#### DOCUMENT EXTRACT
The reason is that the operation `line.split(" ")` generates a **list** of strings, so had we used `map` the result would be an RDD of lists of words. Not an RDD of words.

The difference between `map` and `flatMap` is that the second expects to get a list as the result from the map and it **concatenates** the lists to form the RDD.

## The execution plan
In the last cell we defined the execution plan, but we have not started to execute it.

* Preparing the plan took ~100ms, which is a non-trivial amount of time, 
* But much less than the time it will take to execute it.
* Lets have a look a the execution plan.

### Understanding the details
To see which step in the plan corresponds to which RDD we print out the execution plan for each of the RDDs.  

Note that the execution plan for `words`, `not_empty` and `key_values` are all the same.

In [7]:
pretty_print_plan(text_file)

(2) ../../Data/Moby-Dick.txt MapPartitionsRDD[1] at textFile at NativeMethodAccessorImpl.java:0 []
 |  ../../Data/Moby-Dick.txt HadoopRDD[0] at textFile at NativeMethodAccessorImpl.java:0 []


In [8]:
pretty_print_plan(words)

(2) PythonRDD[6] at RDD at PythonRDD.scala:53 []
 |  ../../Data/Moby-Dick.txt MapPartitionsRDD[1] at textFile at NativeMethodAccessorImpl.java:0 []
 |  ../../Data/Moby-Dick.txt HadoopRDD[0] at textFile at NativeMethodAccessorImpl.java:0 []


In [9]:
pretty_print_plan(not_empty)

(Dataset records)

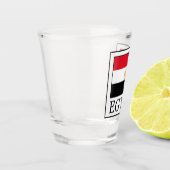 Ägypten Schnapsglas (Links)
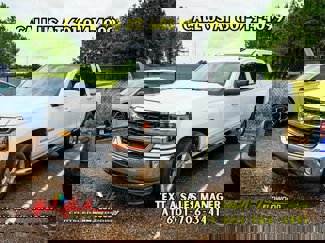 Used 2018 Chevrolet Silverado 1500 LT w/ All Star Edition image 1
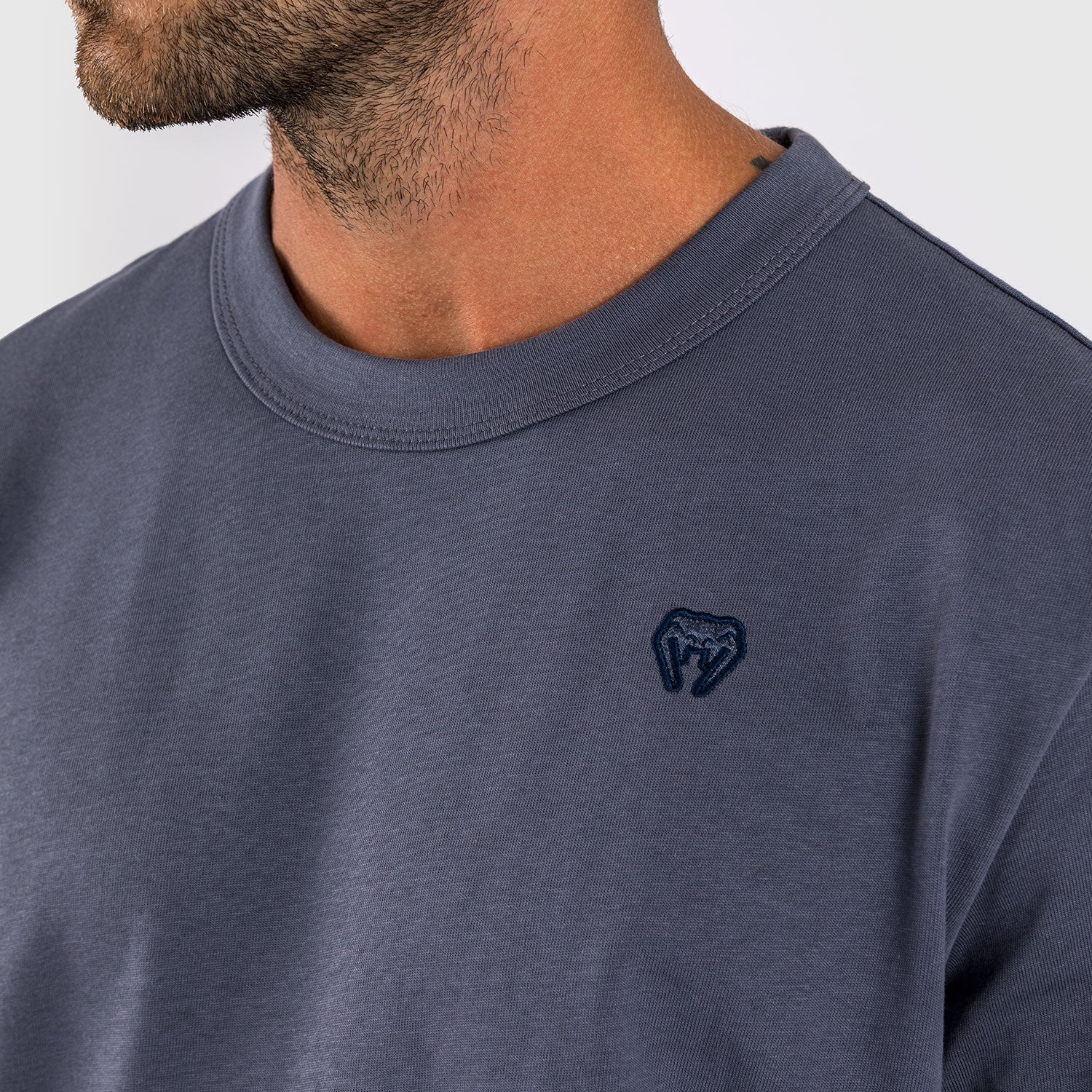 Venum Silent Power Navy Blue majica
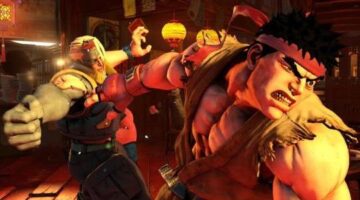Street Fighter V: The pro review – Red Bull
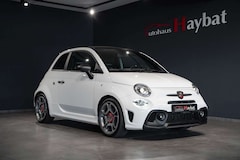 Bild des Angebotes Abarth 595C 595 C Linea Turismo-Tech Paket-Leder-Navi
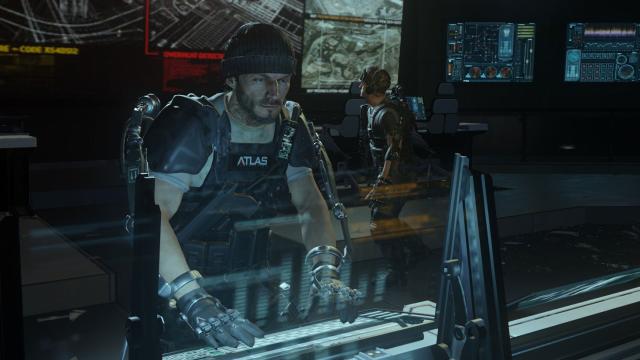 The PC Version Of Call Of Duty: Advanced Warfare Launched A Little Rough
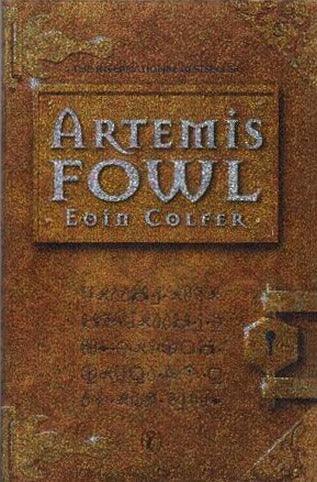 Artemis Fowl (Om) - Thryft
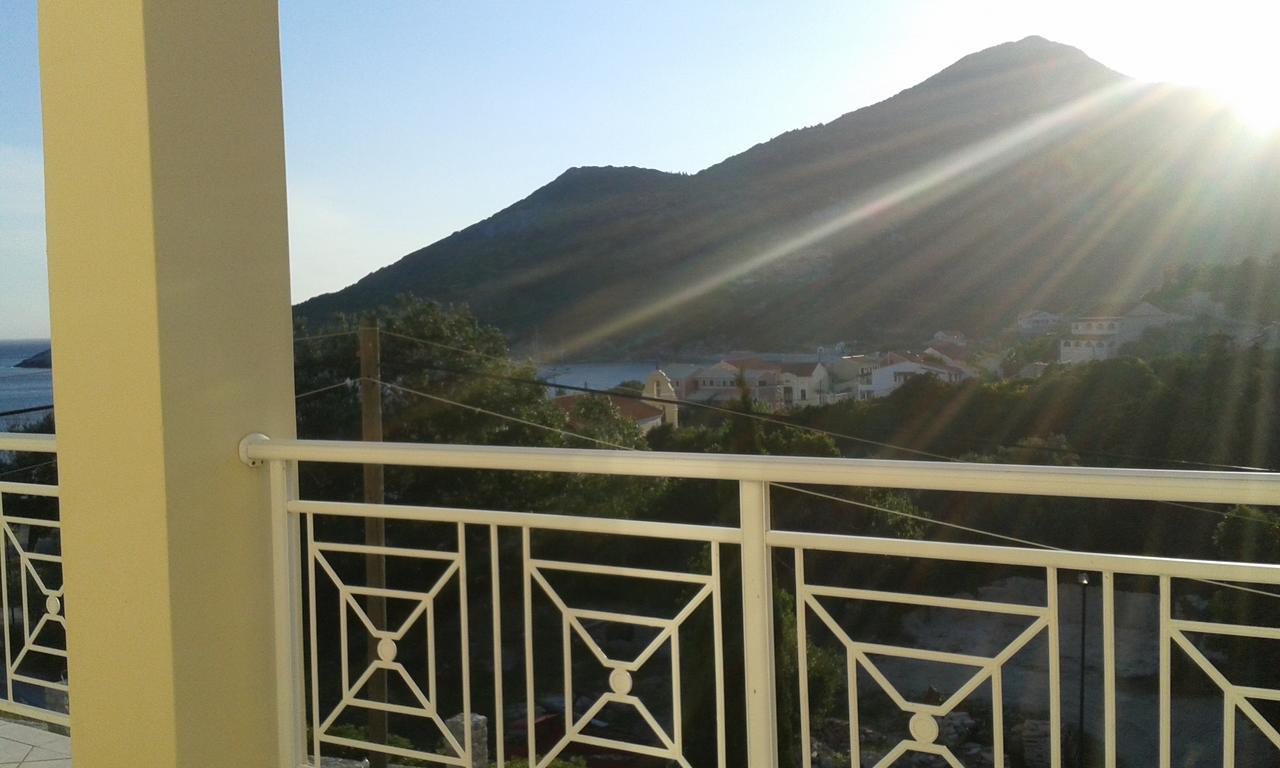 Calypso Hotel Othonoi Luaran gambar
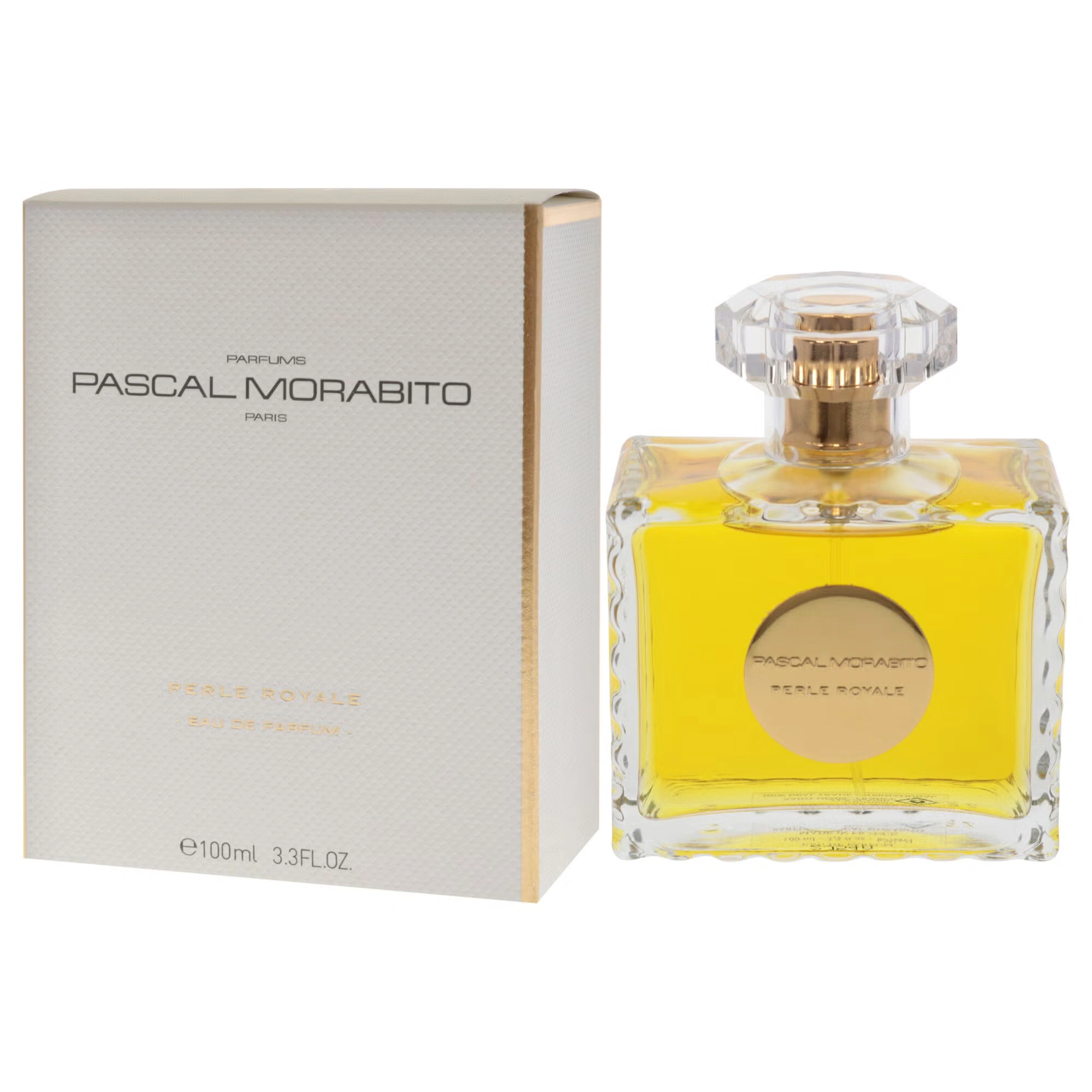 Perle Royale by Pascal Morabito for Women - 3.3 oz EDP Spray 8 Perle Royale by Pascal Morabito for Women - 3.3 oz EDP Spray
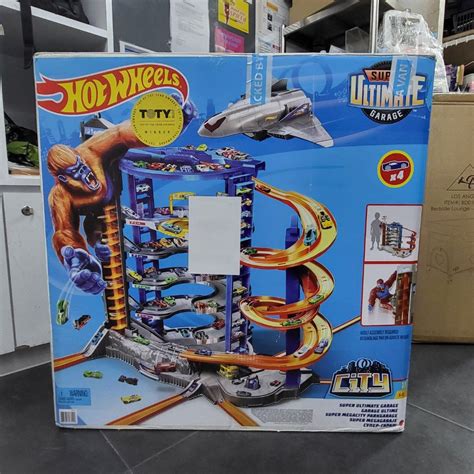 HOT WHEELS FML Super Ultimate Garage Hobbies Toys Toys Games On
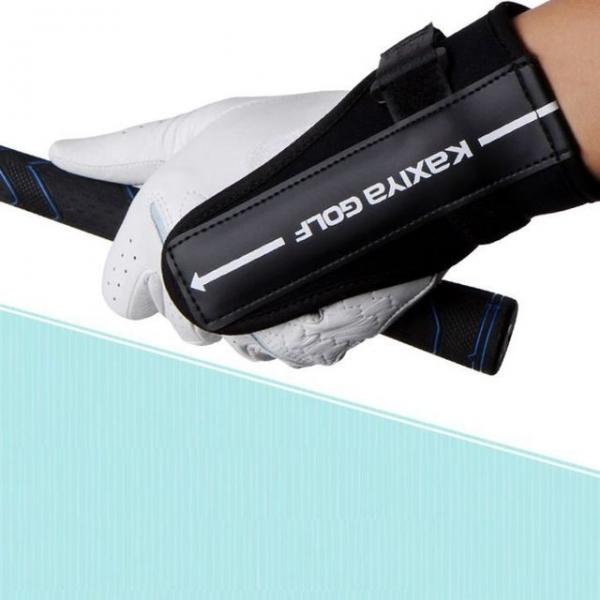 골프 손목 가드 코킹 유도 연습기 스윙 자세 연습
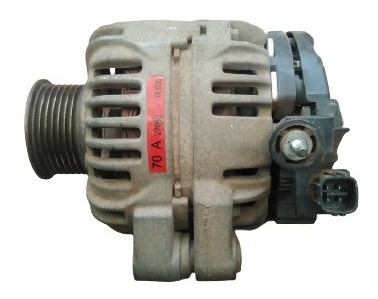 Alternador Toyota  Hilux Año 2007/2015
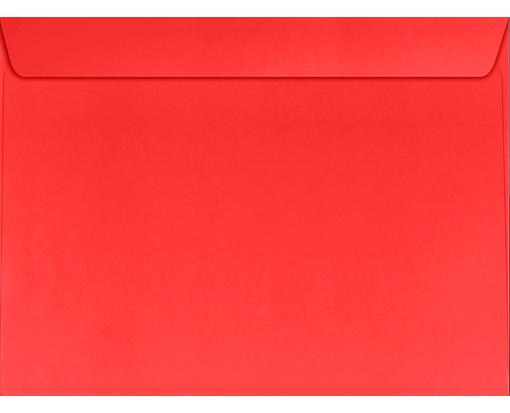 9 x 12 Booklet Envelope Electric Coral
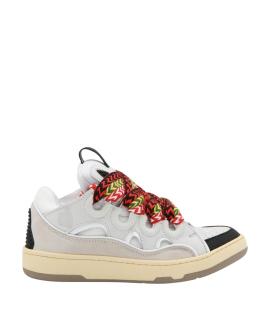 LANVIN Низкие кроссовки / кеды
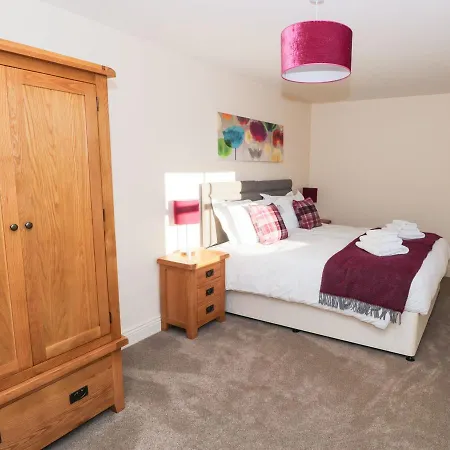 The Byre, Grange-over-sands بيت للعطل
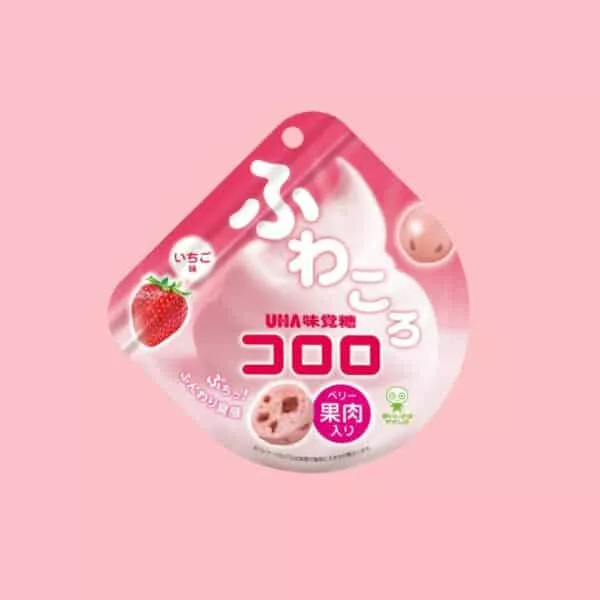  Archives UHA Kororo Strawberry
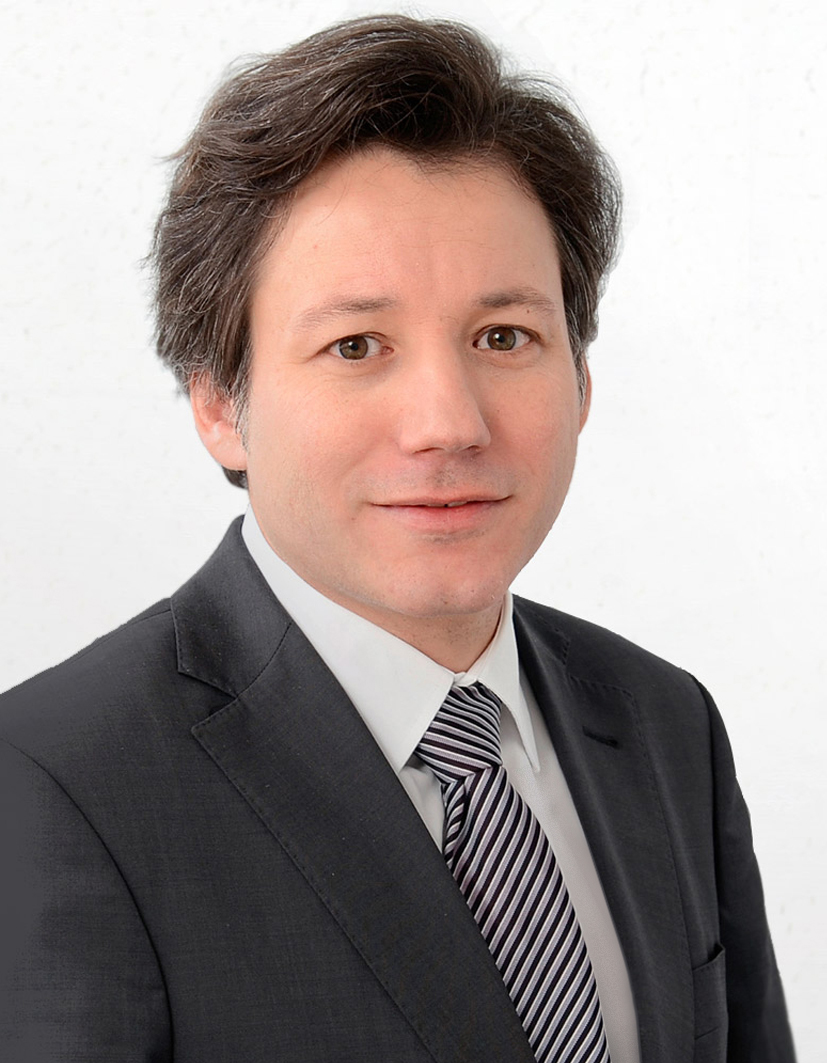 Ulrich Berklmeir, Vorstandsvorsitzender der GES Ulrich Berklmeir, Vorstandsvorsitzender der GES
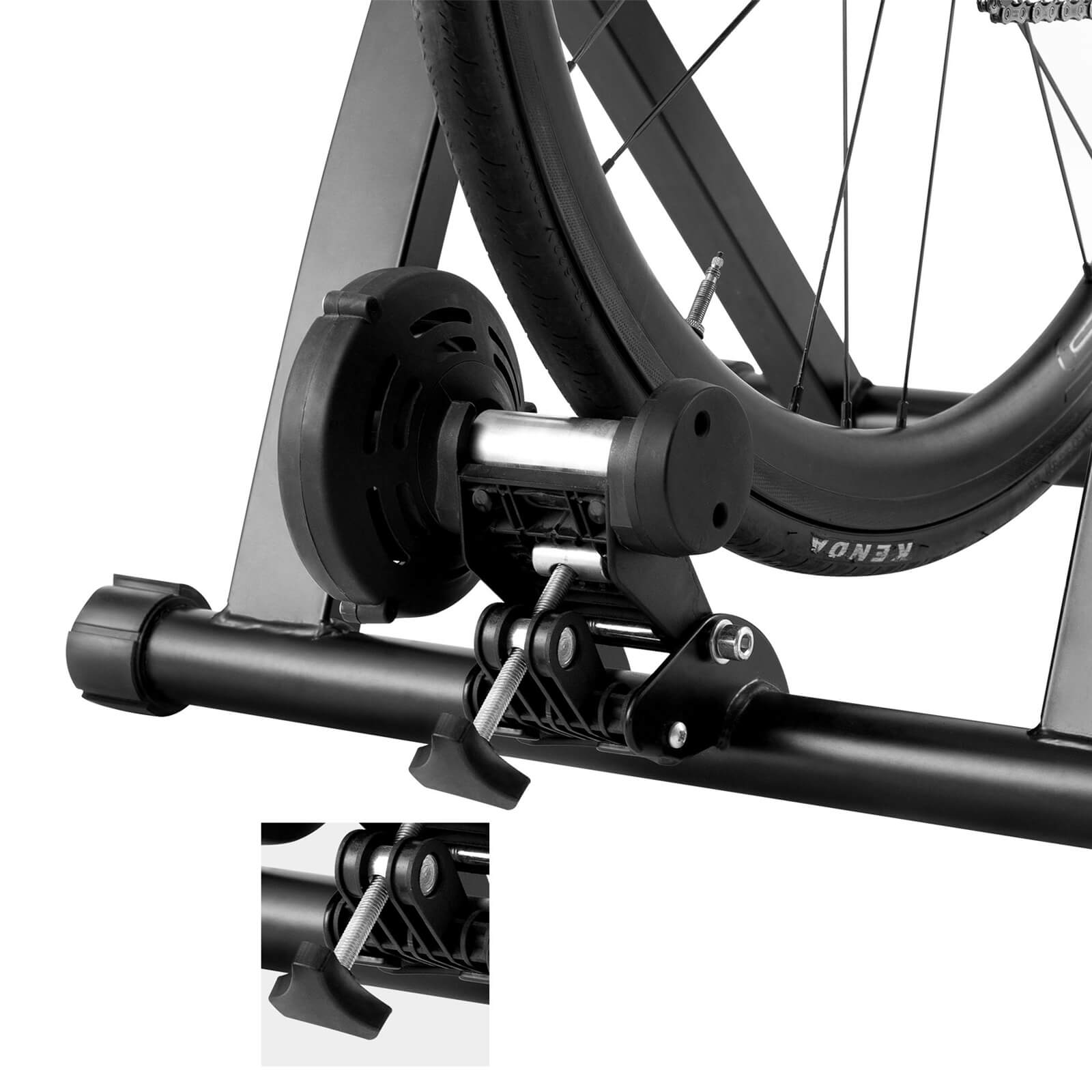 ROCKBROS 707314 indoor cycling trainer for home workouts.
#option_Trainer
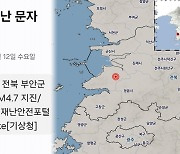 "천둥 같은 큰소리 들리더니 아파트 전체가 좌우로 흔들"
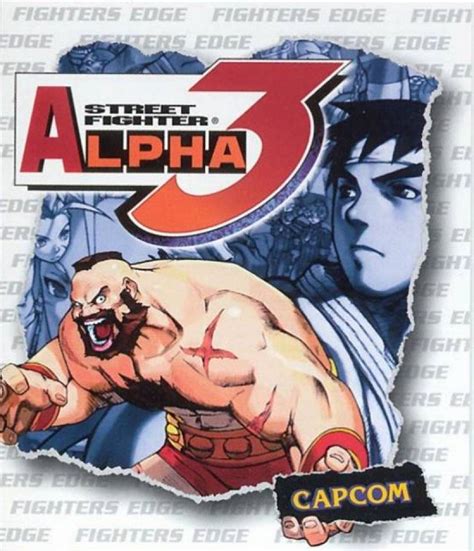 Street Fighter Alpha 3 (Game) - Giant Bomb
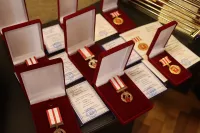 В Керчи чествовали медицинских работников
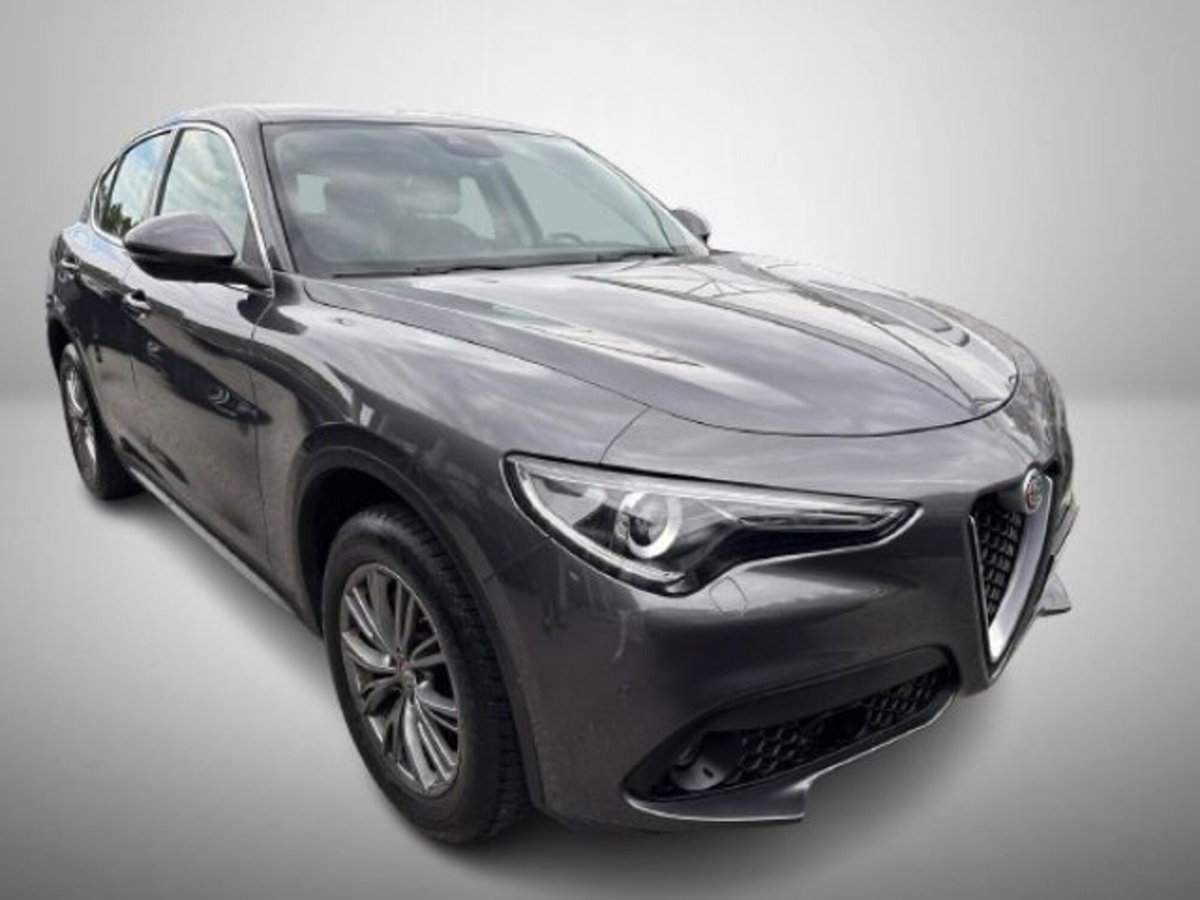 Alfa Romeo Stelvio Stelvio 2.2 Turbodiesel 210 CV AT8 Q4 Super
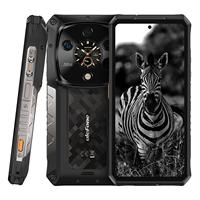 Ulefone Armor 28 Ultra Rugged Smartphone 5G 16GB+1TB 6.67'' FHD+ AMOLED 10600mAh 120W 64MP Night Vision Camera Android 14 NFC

#### APPLY WHAT YOU READ
1/ Edit everything in the excerpt on Spark RDDs from "The reason is" down to "of the RDDs.", putting "query plan" wherever "execution plan" appears.
2/ Express the listing as a numbered list of only its lines from the start of the listing down to the line containing "HOT WHEELS FML", with no blank lines. Leave the pictures out.
This listing is unrelated to the excerpt on Spark RDDs.

#### RESPONSES
1/
The reason is that the operation `line.split(" ")` generates a **list** of strings, so had we used `map` the result would be an RDD of lists of words. Not an RDD of words.

The difference between `map` and `flatMap` is that the second expects to get a list as the result from the map and it **concatenates** the lists to form the RDD.

## The query plan
In the last cell we defined the query plan, but we have not started to execute it.

* Preparing the plan took ~100ms, which is a non-trivial amount of time, 
* But much less than the time it will take to execute it.
* Lets have a look a the query plan.

### Understanding the details
To see which step in the plan corresponds to which RDD we print out the query plan for each of the RDDs.

2/
1.  Ägypten Schnapsglas (Links)
2.  Used 2018 Chevrolet Silverado 1500 LT w/ All Star Edition image 1
3.  Venum Silent Power Navy Blue majica
4. Street Fighter V: The pro review – Red Bull
5.  Bild des Angebotes Abarth 595C 595 C Linea Turismo-Tech Paket-Leder-Navi
6.  The PC Version Of Call Of Duty: Advanced Warfare Launched A Little Rough
7.  Artemis Fowl (Om) - Thryft
8.  Calypso Hotel Othonoi Luaran gambar
9.  Perle Royale by Pascal Morabito for Women - 3.3 oz EDP Spray 8 Perle Royale by Pascal Morabito for Women - 3.3 oz EDP Spray
10.  HOT WHEELS FML Super Ultimate Garage Hobbies Toys Toys Games On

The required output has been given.